Yes... there are some advantages to the USA. There are actually, in one sense, many advantages; since life seems to be built upon the precept of "everything must be convenient", it mostly is. The cost of living is generally much lower than I am accustomed to. Food in particular (bearing in mind the current $1 - €.075 ratio) seemed ridiculously cheap, as did gasoline. And the American customer service industry has made that crucial connection between good service and their own salaries which has, so far, seemed to escape the notice of most employees here in Austria. As a result, one generally gets good, friendly service in retail sales, eating establishments and even in a public service context.
Although I admit I'm still a little taken aback when a complete and utter (and often, in our recent experience, clearly gay) stranger plonks his hip on my table, leans into my personal space and smilingly declares, "Hi, my name is Timothy and I'll be your server today. If there's any little thing you want, you just be sure and give me a holler!" The first couple of times this happens when back in America, I tend to withdraw: I don't want to know your first name or date your brother, I just want to order a meal! But I get used to it and even appreciate it when I compare it to the surliness often experienced here. And I admit that even when the service isn't great, it's more pleasant to have cheerful poor service than snarling poor service.
But, having spent a month in The-Land-Where-The-Fun-Never-Ends, it is nice to be back where life simply moves at a slower pace. A holiday means just that: school is out, there are no public services besides trams and buses on a reduced schedule, and all retail establishments are closed, as are many restaurants. This happens every Sunday anyway, so at least once a week we must stop the hectic 24/7 lifestyle that America (and, increasingly, the UK) demands incessantly by its very nature. I've grown to appreciate that, and I think I would find it difficult to live differently now. Which raises the question: Can one live differently in the midst of a society which, by its very nature, dictates that I must be available and online at all times? It must be possible; possible, that is, without retreating into the hills, hippie-style.

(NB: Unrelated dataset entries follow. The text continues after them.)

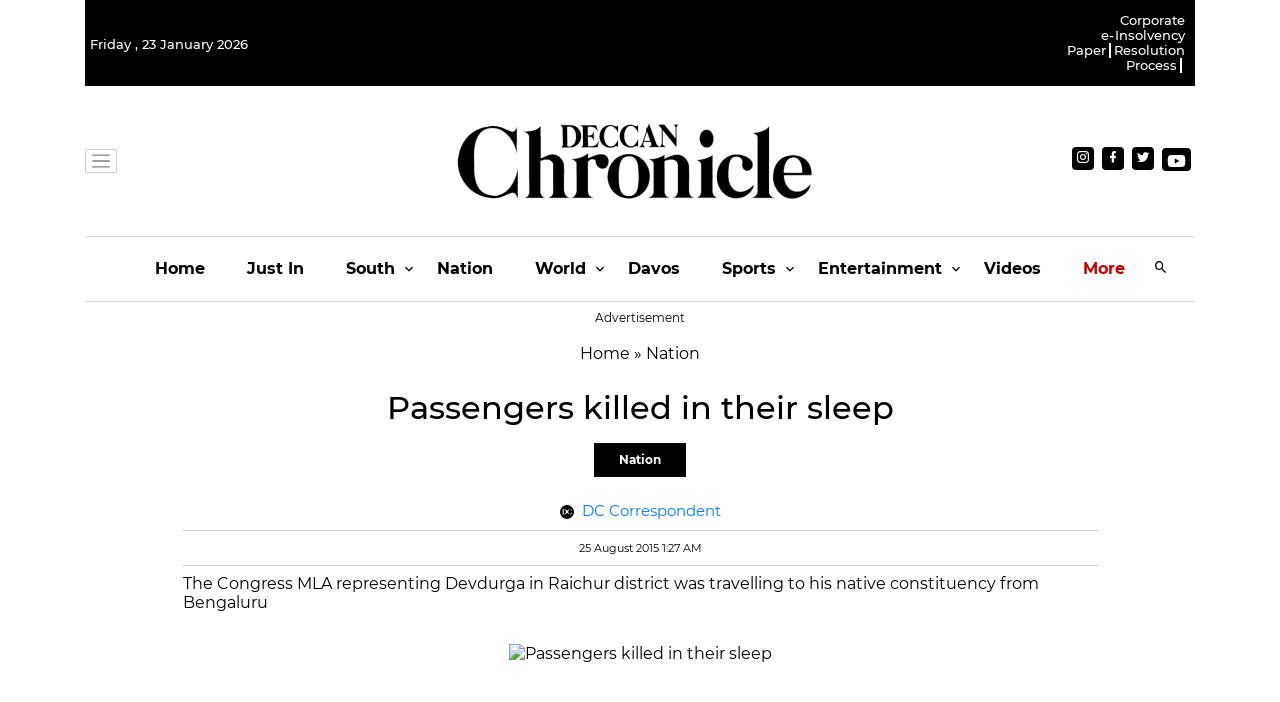

--- FILE ---
content_type: application/javascript; charset=utf-8
request_url: https://fundingchoicesmessages.google.com/f/AGSKWxV2INtvUN4g5_2NaKSN-GolHgNSLCpDfeXj-9BlzWZUkZBXf9sxvaZ1RLqZ_o5CZd0oxLeF8rQK1Z0Eqb0zRtQdJLAPNt-qPHN_RFcf5ew6ZjwnKF3f6TV1CumYh32Mn7AGve4-ZVzU7tr62en6AOvGFrZy-TsGToP0C_zHJ16HMZ50FPNsM1z53a89/_-ads-530x85._adtext_-publicidad./satnetgoogleads./advertise_
body_size: -1290
content:
window['4b1a4dfa-2299-4667-9794-79d90f57e34f'] = true;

We ran into enough aging hippies in Northern California who in the 1970's had settled into small communities and now run pottery stores, tie-dyed T-shirt shops or make goat cheeses by hand. There seem to be enough of them already. And I've lived in the 'burbs or in a city all my life.
However, 30 years of one lifestyle are soon coming to an end, so I will have to adjust anyway. It may be a more minor adjustment: from one German-speaking city/country to another, still in central Europe. I am fluent in German, though A is not; we could get by, as we have done here. Or a bit more adventurous: to the UK, where they speak "my language" (though they would not all grant that I speak theirs), but the society is quite different to either country where I've lived. Or more adventurous still: to the USA, where Heaven knows what we'd do with no job, no health benefits and very rusty social skills.
What is a middle-aged, bi-cultural, divorced and remarried ex-missionary to do?